SciPapers / optimizers_via_fluxions.md

Upload optimizers_via_fluxions.md with huggingface_hub

f256bdc verified 3 months ago

preview code

raw

history blame contribute delete

14.5 kB

Gradient Descent and Optimizers via the Method of Fluxions

From SGD to AdamW: A Newtonian Perspective

Scott Bisset, Silicon Goddess
OpenTransformers Ltd
January 2026

Abstract

Neural network optimizers are typically presented as update rules with cryptic Greek letters (β₁, β₂, ε) and little intuition for why they work. We reformulate gradient descent, momentum, RMSprop, Adam, and AdamW using Newton's method of fluxions. In this framework, optimization becomes physical: weights flow through parameter space, momentum is literal velocity, and adaptive learning rates emerge from measuring flow variance. This perspective reveals why certain hyperparameter choices work and suggests principled modifications.

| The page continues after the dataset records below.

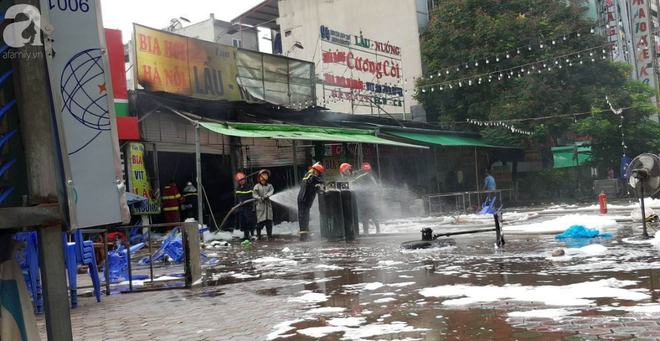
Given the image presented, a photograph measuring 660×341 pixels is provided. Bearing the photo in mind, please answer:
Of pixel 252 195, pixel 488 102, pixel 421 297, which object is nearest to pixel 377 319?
pixel 421 297

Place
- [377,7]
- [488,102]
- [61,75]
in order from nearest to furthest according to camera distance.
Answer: [61,75] < [488,102] < [377,7]

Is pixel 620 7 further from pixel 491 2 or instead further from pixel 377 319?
pixel 377 319

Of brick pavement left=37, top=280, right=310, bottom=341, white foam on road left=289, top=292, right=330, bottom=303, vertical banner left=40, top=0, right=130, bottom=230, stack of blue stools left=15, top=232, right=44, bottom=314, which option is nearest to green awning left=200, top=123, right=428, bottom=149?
brick pavement left=37, top=280, right=310, bottom=341

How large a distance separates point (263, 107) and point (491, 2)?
17.8m

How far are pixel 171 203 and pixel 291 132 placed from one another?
4.14 m

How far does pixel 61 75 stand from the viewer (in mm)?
2482

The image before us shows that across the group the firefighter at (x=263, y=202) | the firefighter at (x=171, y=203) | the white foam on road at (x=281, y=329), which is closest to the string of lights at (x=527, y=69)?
the firefighter at (x=263, y=202)

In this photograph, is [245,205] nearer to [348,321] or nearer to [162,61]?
[162,61]

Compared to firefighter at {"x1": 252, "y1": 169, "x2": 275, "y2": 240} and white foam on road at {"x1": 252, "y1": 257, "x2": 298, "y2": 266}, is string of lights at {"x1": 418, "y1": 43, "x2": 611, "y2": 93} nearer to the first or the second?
firefighter at {"x1": 252, "y1": 169, "x2": 275, "y2": 240}

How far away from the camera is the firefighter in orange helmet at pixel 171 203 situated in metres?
19.3

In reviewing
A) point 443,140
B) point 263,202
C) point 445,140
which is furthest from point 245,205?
point 445,140

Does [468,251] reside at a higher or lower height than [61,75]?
lower

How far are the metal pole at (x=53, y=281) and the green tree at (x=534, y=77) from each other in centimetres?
3084

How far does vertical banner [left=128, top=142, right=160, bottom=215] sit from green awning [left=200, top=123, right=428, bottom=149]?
215 cm
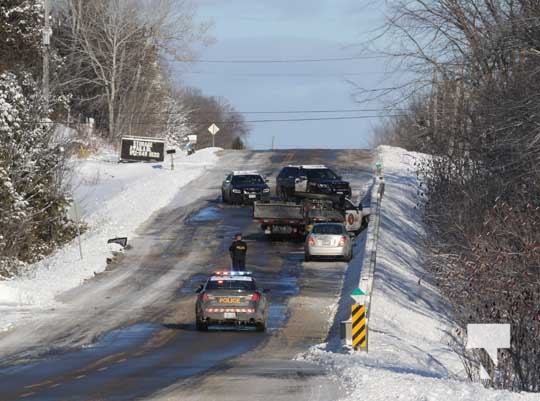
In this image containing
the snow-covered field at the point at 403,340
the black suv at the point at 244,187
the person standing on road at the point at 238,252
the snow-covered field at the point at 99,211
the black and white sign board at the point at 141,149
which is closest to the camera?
the snow-covered field at the point at 403,340

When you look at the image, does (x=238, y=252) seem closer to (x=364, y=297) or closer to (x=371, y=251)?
(x=371, y=251)

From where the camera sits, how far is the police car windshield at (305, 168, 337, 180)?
55812mm

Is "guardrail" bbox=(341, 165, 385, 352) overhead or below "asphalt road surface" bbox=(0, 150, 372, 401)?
overhead

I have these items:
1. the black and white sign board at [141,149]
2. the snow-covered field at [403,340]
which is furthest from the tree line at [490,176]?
the black and white sign board at [141,149]

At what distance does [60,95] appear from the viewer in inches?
2862

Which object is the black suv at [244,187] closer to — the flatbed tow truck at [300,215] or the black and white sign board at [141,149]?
the flatbed tow truck at [300,215]

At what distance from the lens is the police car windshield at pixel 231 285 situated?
29547 mm

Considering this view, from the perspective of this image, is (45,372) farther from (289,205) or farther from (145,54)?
(145,54)

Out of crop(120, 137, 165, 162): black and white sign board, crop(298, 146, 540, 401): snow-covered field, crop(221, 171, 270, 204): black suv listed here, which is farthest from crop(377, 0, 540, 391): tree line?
crop(120, 137, 165, 162): black and white sign board

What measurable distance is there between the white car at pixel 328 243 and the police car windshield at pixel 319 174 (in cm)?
1280

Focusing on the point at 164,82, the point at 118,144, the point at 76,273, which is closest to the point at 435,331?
the point at 76,273

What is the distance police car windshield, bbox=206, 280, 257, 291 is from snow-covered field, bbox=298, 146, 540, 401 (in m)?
3.13

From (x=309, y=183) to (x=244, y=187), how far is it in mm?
3784

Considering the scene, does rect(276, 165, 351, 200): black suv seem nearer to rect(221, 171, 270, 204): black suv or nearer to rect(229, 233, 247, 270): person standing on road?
rect(221, 171, 270, 204): black suv
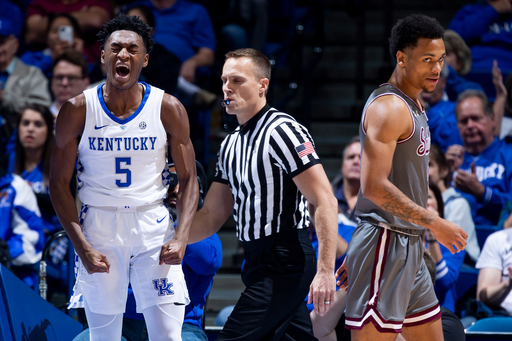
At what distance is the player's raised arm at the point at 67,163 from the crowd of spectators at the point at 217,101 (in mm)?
1517

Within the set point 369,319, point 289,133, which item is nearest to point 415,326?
point 369,319

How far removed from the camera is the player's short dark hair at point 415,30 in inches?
97.7

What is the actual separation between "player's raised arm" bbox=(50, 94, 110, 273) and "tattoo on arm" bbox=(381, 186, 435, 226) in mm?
1095

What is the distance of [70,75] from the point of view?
529 cm

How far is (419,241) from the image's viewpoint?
251cm

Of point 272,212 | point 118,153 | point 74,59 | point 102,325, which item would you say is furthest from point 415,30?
point 74,59

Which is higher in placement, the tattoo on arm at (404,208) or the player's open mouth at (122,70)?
the player's open mouth at (122,70)

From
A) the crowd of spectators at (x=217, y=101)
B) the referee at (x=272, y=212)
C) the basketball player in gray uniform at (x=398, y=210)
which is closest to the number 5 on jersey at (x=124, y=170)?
the referee at (x=272, y=212)

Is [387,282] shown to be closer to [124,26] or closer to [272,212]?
[272,212]

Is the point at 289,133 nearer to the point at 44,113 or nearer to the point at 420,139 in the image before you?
the point at 420,139

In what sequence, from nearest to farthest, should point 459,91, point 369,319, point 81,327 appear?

1. The Optimization Problem

1.1 What We Want

Find weights W that minimize loss L(W).

1.2 The Fluxion Framing

Imagine weights as particles flowing through parameter space. The loss function L(W) defines a landscape—hills and valleys. We want weights to flow downhill to the lowest valley.

Key quantities:

Symbol	Meaning
W	Position in weight space
Ẇ	Velocity (how weights flow)
Ẅ	Acceleration (how velocity changes)
L̇ᵂ	Gradient (which direction is uphill)
g	Shorthand for L̇ᵂ (the gradient)

2. Vanilla Gradient Descent

2.1 The Update Rule

Leibniz (opaque):

W_{t+1} = W_t - η · ∂L/∂W

Fluxion (physical):

Ẇ = -η · g

"Weights flow opposite to gradient, scaled by learning rate"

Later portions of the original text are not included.